**PAGE TEXT**:

Posted on 06/11/2009 7:09:27 PM PDT by FromLori
Todays Wall Street Journal carries the amazing story of a small Texas brokerage that pulled a fast one on some of the biggest banks in the world. The short version goes like this. Amherst, the Texas brokerage, and others sold hundreds of millions of dollars of credit default swaps on bonds back by $29 million of subprime mortgages to JP Morgan, Goldman, UBS RBS and other banking giants.
The banks paid steeply for the swapsup to 90 cents for every dollar of insurancebut thought it was easy money. After all, these were Lehman packaged California subprime loans made in 2005, a class of loans that pretty much define toxic. The upside seemed limited but almost certain. What happened next is that a loan servicer, probably at the behest of Amherst, turned around and bought up all the mortgages, paying them off in whole.
Apparently because the original amount of loans backing the bonds was $335 millionmeaning the amount of outstanding loans had fallen to just 10% of original amount due to defaults and refinancingsthe mortgage servicer was free to buy them up and make bond holders whole. Of course, this meant that the entire $130 million of credit default swaps was suddenly worthless. The banks are sure that the mortgage servicer was acting on behalf of Amherst, which would mean the 100 person Texas brokerage had made a tidy sum by buying toxic mortgages while selling insurance on the bonds.
The banks are crying foul, although its not clear if anything illegal happened. It may just be that the banks were simply outsmarted by a wily brokerage who had found a way to exploit the unhealthy appetite for these credit default swaps. We can squint out eyes and see this as Wall Street getting punished for its greedy desire to
(Excerpt) Read more at businessinsider.com ...
I don’t often need to read things twice to understand them. Though I just read that once, I couldn’t understand it.
It’s not just you. I read it 4 times and I still don’t get what they did. There must be missing information.
this is a good one!
Bought insurance on known ‘bad’ debt
Bought up / piad off the bad debt for $0.10 on the dollar
Made the bonds whole
Kept all the insurance dough
Better not mess with Texas....
there’s a better explanation with a diagram in today’s wsj.
Texas - Suckering idiot Yankees who think they’re smarter than the “dumb rednecks” since 1836.
They bought insurance, that’s an expense.
So what “insurance dough” do they get to keep?
So what insurance dough do they get to keep?
The banks are alleging the brokerage and the insurance company were in cahoots.
Basically, the banks bought insurance against those bonds tanking, which would have resulted in a huge premium when they did tank.

**PROBLEM STATEMENT**:
In the post about the Texas brokerage, what was the original amount of loans backing the bonds?

**DATASET EXCERPTS**:
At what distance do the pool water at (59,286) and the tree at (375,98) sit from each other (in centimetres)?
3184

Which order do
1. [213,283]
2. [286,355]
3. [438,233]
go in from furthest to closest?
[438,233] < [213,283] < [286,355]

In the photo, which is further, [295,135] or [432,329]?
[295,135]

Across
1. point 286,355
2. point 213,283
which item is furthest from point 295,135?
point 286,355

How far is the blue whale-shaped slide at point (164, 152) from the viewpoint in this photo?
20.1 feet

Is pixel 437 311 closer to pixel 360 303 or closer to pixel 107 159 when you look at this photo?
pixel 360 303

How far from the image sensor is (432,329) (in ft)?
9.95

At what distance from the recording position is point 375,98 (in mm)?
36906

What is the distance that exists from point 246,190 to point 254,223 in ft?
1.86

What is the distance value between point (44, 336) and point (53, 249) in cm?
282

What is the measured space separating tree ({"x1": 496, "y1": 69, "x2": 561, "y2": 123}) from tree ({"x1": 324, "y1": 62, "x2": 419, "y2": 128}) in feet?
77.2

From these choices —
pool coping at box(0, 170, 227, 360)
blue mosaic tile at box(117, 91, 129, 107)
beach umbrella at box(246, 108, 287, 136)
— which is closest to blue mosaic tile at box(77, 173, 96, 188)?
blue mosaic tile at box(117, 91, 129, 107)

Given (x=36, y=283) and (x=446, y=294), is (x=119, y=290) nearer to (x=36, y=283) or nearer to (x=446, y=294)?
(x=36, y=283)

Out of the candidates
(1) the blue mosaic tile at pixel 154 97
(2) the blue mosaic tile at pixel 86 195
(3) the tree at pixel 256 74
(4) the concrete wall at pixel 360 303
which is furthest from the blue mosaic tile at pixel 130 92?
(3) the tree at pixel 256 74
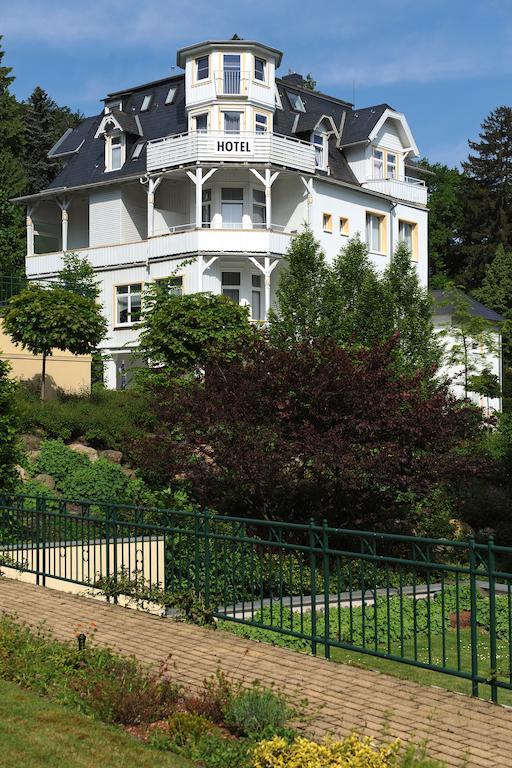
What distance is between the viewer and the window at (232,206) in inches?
1528

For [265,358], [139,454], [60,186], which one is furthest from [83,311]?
[60,186]

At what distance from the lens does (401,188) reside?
44312mm

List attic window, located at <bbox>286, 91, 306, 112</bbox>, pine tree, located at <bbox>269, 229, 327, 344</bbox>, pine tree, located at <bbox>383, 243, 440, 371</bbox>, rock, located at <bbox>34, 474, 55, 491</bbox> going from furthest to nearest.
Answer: attic window, located at <bbox>286, 91, 306, 112</bbox> < pine tree, located at <bbox>269, 229, 327, 344</bbox> < pine tree, located at <bbox>383, 243, 440, 371</bbox> < rock, located at <bbox>34, 474, 55, 491</bbox>

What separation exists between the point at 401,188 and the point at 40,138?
26626mm

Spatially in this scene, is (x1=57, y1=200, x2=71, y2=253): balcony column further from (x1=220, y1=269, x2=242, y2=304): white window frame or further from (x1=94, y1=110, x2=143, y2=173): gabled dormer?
(x1=220, y1=269, x2=242, y2=304): white window frame

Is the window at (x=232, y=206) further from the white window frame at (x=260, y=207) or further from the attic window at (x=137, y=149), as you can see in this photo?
the attic window at (x=137, y=149)

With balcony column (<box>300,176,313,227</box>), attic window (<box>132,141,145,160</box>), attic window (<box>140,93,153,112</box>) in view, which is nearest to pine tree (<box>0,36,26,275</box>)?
attic window (<box>132,141,145,160</box>)

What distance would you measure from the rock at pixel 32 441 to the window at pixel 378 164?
23.4m

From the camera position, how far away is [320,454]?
18.0 m

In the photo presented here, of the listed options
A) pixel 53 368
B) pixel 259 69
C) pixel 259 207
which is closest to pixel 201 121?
pixel 259 69

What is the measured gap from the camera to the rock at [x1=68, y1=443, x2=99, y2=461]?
82.6 ft

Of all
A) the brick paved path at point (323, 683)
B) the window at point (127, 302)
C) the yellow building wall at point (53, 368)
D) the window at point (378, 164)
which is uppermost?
the window at point (378, 164)

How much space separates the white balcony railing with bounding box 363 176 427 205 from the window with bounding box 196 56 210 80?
27.1 ft

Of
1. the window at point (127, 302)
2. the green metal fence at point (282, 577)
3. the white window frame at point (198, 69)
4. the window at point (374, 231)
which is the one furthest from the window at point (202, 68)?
the green metal fence at point (282, 577)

**REPLY TO THE TASK**:
$335 million